平日里总是含着戏谑的眼眸此刻涣散无神,待看清眼前的人时,才轻轻唤了一声。
“小雀儿?”
沈惊雀一言不发,手指直奔他左肩的衣襟。
“你干什么。”容璟抬手去挡,“别碰,脏。”
沈惊雀一巴掌拍开他的手。
“再动我就跟你绝交!”
玄色的锦袍早已被血水浸透,布料贴合在皮肉上,已经黏连了。
她咬紧牙关,捏住领口,狠下心用力一撕。
衣袍褪下,沈惊雀的呼吸顿住了。
那是一道深可见骨的血窟窿。
翻卷的皮肉被反复摩擦撕裂,边缘已经泛起了一层不正常的惨白,隐隐透着溃烂之色。
寻常人受了这样重的伤,莫说干活,只怕早就疼晕死过去了。
“你是不是疯了?”沈惊雀的声音控制不住的颤抖,“这么深的伤口你一声不吭,当自己是铁打的吗?”
容璟顺着她的视线低下头,看了一眼自己血肉模糊的肩膀。
眼中透出几分茫然的神色。
“啊……原来流了这么多血吗?我说怎么总是犯困。”
他抬起眸子,浅淡一笑:“别怕,不痛的。”
沈惊雀默了默,冷着脸在腰间的小兜里翻找止血的金疮药,心里却像被丢进了酸水缸里反复揉搓。
这人连撒谎都不会,伤成这样,怎么可能不痛?
她拔开瓷瓶的塞子,将药粉尽数倾倒在那外翻的皮肉上。
这金疮药是姬千殇配的,药效霸道得很。
可用在伤口上,也痛得很霸道。
就该让他好好痛一痛,长长记性。
看他还逞强!
可她抬头看向容璟的脸,却发现这人连眉头都不曾皱一下。
眼神平静得像一汪死水,仿佛这具身体不是他的。
“真不疼?”
沈惊雀拿着药瓶的手僵在半空。
容璟虚弱地笑了一声,重新靠回沙土包上。
“我……早就没有痛觉了。”
沈惊雀心口堵得发慌。
“为什么会这样?是什么时候开始的?”
容璟仰起头,望向夜空中被乌云遮住半边的冷月,似是在认真思索。
“记不太清了。”
他顿了顿,声音轻得像一阵风。
“大概是有一次受伤,整条左臂几乎被人卸下来。”
“被师父刨出来的时候,我已经快没有知觉了。”
“后来等我再醒过来,就发现自己没有痛觉了。”
他说完,偏过头看向沈惊雀,眼底倒映着她眸光里一闪而过的疼惜。
“没事的。”他弯了弯唇角,“不怕痛,也挺好的。”
“好什么好!”沈惊雀拔高了音量,眼眶有些发热。
“不怕痛,你就不知道自己受伤了。”
“伤口裂开你不知道,血流干了你也不知道,就像今天这样,你会死的!”
容璟看着她泛红的眼尾,眸色深了几分。
他缓缓抬起未受伤的右手,指尖微蜷,似是想去触碰她的脸颊。
可就在离她脸侧不过半寸的地方停住了。
那双手上沾染着泥污和血迹。
污秽的手,怎么能心安理得的触碰白雪呢。
他终是无声地将手收回。
“小雀儿不想我死吗?”
沈惊雀面上镇定,将药瓶的塞子用力按紧,心里却因他那个收回手的动作生出几分难言的闷堵。
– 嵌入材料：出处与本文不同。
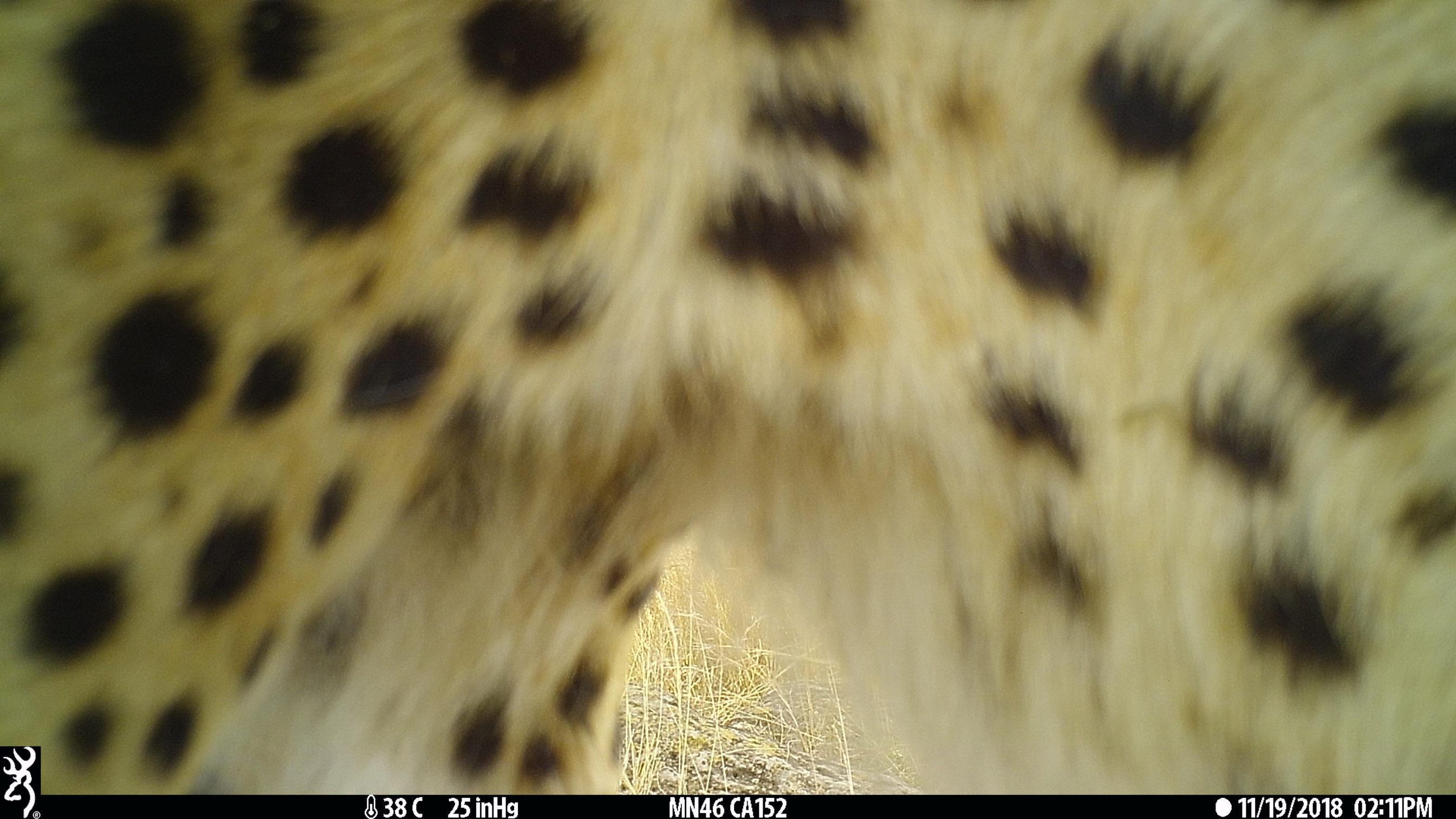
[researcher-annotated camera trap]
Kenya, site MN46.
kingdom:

眼前这个人,抛开复杂的身份,也不过是个才十六岁的少年。
“我为什么会想要你死?”
她把空药瓶塞回兜里,语气放缓。
“大家都好好活着,不好吗?”
容璟定定地看了她半晌,蓦然笑了。
“好,我们都好好活着。”
夜露深重,一阵冷风卷过,沈惊雀忍不住打了个寒战。
她拢了拢衣领,又看向容璟单薄的衣衫。
“你来苍城,到底是怎么安排的?可有地方落脚?”
容璟摇了摇头。
“我身份特殊,若是跟长公主他们住在一起,怕是会引来不必要的麻烦。”
“所以进城的时候,我就直接来找我那书童了。”
“暂时……还没找到落脚的地方。”
什么书童……
沈惊雀要是此时还把闻人渡当成一个普通的书童,那她就是个大傻子了。
只是此时见他这副惨兮兮的模样,终归不忍心拆穿。
她叹了一口气,伸手揪住他干净的那半边袖子,往上提了提。
“还能站起来吗?”
容璟点了点头,顺着她的力道缓缓起身。
“那你跟我走。”沈惊雀说。
容璟疑惑:“去哪儿?”
“我的屋子。”
沈惊雀没好气地白了他一眼。
“我在疫区有单独的院落,是姬师傅早前替我备下的。”
“你这副鬼样子,难不成真要在沙土堆上睡一夜?”
长街寂寂,偶尔传来几声病患压抑的咳嗽声。
沈惊雀让容璟右臂搭在自己肩头,扶着他走得很慢。
这人体温低得吓人,像一块捂不热的寒冰。
回到小院时,正房的灯已经熄了。
姬无涯和姬千殇这几日累得够呛,想必早就歇下了。
沈惊雀推开西厢房的门,将容璟扶到榻上坐下。
“你在这儿别动,我去打盆热水来给你擦擦伤口边上的血迹,然后包扎一下。”
容璟靠在木围子上,乖顺地点了点头。
看着沈惊雀忙忙碌碌的身影,昏黄的烛光将她整个人蒙上一圈毛茸茸的金边。
他忽然觉得,胸腔里那股常年盘踞的孤寂感,散去了一些。
就好像,他也有家一样。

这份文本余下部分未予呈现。